Здесь оформился как человек с коммунистическим мировоззрением. Сейчас мне 36
лет, до вступления в ряды ВКП(б) не был ни в каких партиях, ни в каких армиях,
ни с какими противоположными идеями не был знаком. Сын крестьянина-середняка с.
Софиевки того же района Днепропетровской области, я начал учиться только с 1921 г. и в 1926 г. окончил педтехникум.
До этого времени, т. е. с 1903
г. (год рождения) и по 1921 год (год вступления на
подготовительный курс высших криворожских педкурсов), я не ездил на поезде, не
выезжал больше, чем на 25—30 км из села. Вот почему, попав на учебу,
ознакомившись там с идеями коммунизма через сочинения В. И. Ленина, Маркса,
Энгельса, я ринулся с головой в эти идеи, в учебу, и поставил заветную мечту —
быть коммунистом.
Эта мечта стала действительностью в 1928 г. 14 июня. Подходил
конец моей учебы, я выходил из училища народным учителем. В сельских школах
работал в 1926—1934 гг. С 20 августа 1934 г. до 1 октября 1936 г. работал
преподавателем истории и директором 5-й Никопольской средней школы. С 1 октября
1936 г.
по 3 июня 1938 г.
работал заведующим Никопольского горотдела образования, т. е. по день ареста.
Все время я работал там, куда посылала партия большевиков, органы советской
власти. С 1927 г.
по день ареста все время избирался членом сельских советов сел Ново-Николаевки,
Шолохове, членом Никопольского райисполкома и горсовета, с 1930 г. по день ареста был
членом президиума горсовета. Наряду с этим, я почти беспрерывно 10 лет был
членом бюро первичных организаций, парторгом, штатным и внештатным
пропагандистом.
Я кипел в работе, любил и люблю свою партию,
советский народ и работу для него. Они мне отвечали взаимностью, доверием:
избирали меня своим руководителем, на съезды, на конференции, на слеты
ударников, стахановцев... И вдруг наступает роковая ночь 3 июня 1938 г. Представители НКВД
приходят на квартиру, арестовывают, забирают партбилет, мандат члена горсовета,
грамоты ударника и другие украшения моей жизни. Я оставляю четверых
детей-малюток, жену и оказываюсь в клетке. Оборвалась жизнь, остановилась
работа для великой советской социалистической моей родины, которой я готов был
отдать себя без остатка. Начался кошмар... Оказывается, первые четыре-пять
месяцев я был будущим повстанцем и руководителем контрреволюционной
повстанческой украинской организации, пропагандистом контрреволюционных идей
отделения УССР от СССР, террористом и т. д. С 7 декабря 1938 г. проведена
переквалификация. Я уже оказываюсь не «террорист», не «повстанец» — это как
будто не доказано. Поэтому из ст. 54 пункты 2 и 8, подписанные мною раньше,
изъяты, но остались в ст. 54 п. п. 10 ч. 2 и 11. «Дело пошло, — объявил мне
начальник 3-го отделения УГБ Никопольского горотдела НКВД к прокурору на
рассмотрение». Причем теперь дали уже и «свидетелей», и очные ставки с ними,
подтверждающие как будто бы мою контрреволюционную деятельность и агитацию.

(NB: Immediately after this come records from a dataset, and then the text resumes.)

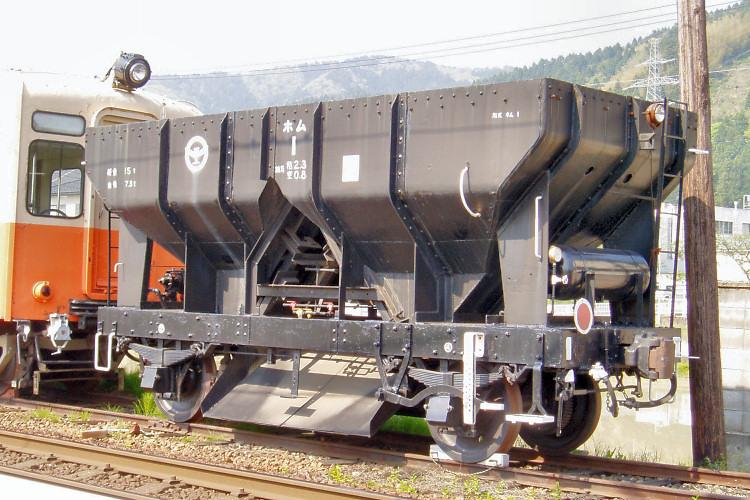 北陸鉄道ホム1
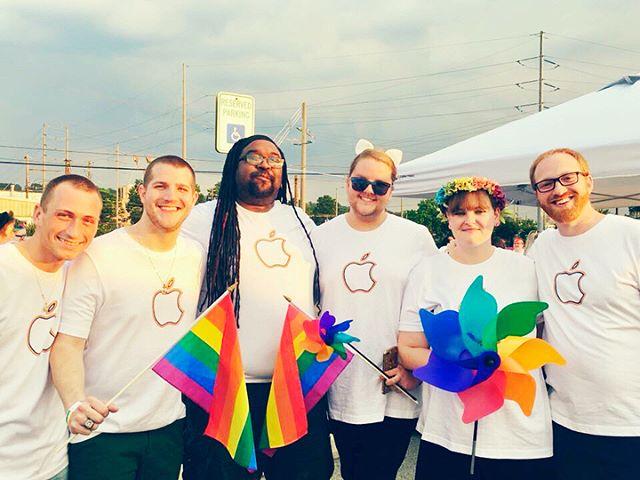 ❤️🧡💛💚💙💜 🏳️🌈 My heart is full. 🏳️🌈 ❤️🧡💛💚💙💜 #Pride #Pride2018 #ApplePride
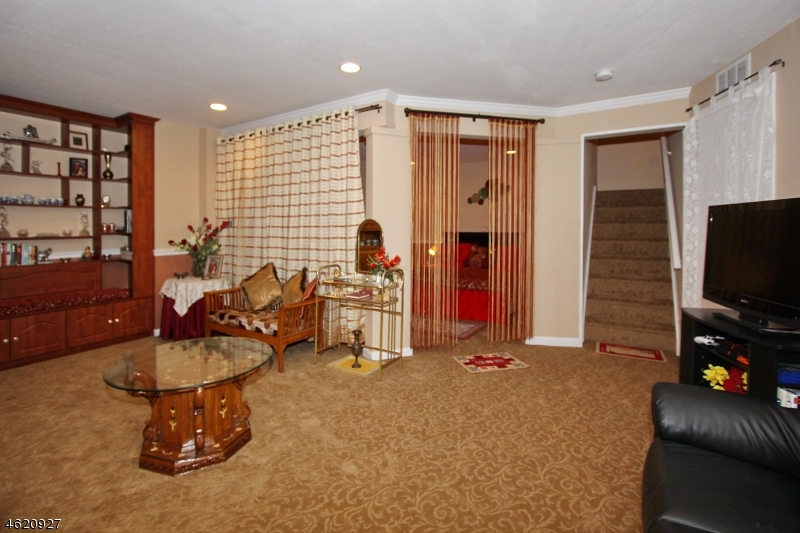 Additional photo for property listing at 1504 Pinhorn Drive  布里奇沃特, 新泽西州 08807 美国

Какой ужас! Какое ужасное развращение людей!
Мне никогда и в мысли не приходили к. р.
(контрреволюционные. — Ред.) идеи, а не то чтобы я проводил к.
р. агитацию и к. р. действия. Контрреволюция мне была и есть ненавистна до
смерти, а «следствие» и «свидетели» утверждают, что это так, и на мои
категорические возражения и протесты представители облотдела НКВД, приезжающие
в Никополь, обещают: «побить морду», «посадить в карцер», «держать в тюрьме,
пока я голову разобью о стенку», щедро осыпают меня такими эпитетами, как
«проститутка», «провокатор», «жвачное животное», «мистер», «господин», густо
покрывают меня матом и другими выражениями, которые писать я вам не в состоянии.
В своей сознательной жизни я имел ошибки: допущение нарушения революционной
законности на селе в 1933 году, за что исключался из партии, но по апелляции
был восстановлен, и теоретическую ошибку на семинаре парторгов за неправильное
объяснение причин роспуска комбедов, за что получил выговор с записью в личную
карточку в 1938 году.
Я прошу вас убедительно, расследуйте мое
«дело», причины моего ареста и сделайте законные выводы. В. Шеремет. 24.01.1939
г. »
Отец тайно передал письмо маме через знакомого
врача. Доктор рисковал жизнью своей и семьи. Сестра Лена начисто переписала
письмо, а потом его с большими предосторожностями отправили Сталину. Знакомая
учительница вбросила письмо в почтовый ящик в Харькове. Со слов мамы помню, что
из Москвы пришел ответ: «Дело Вашего мужа будет рассмотрено».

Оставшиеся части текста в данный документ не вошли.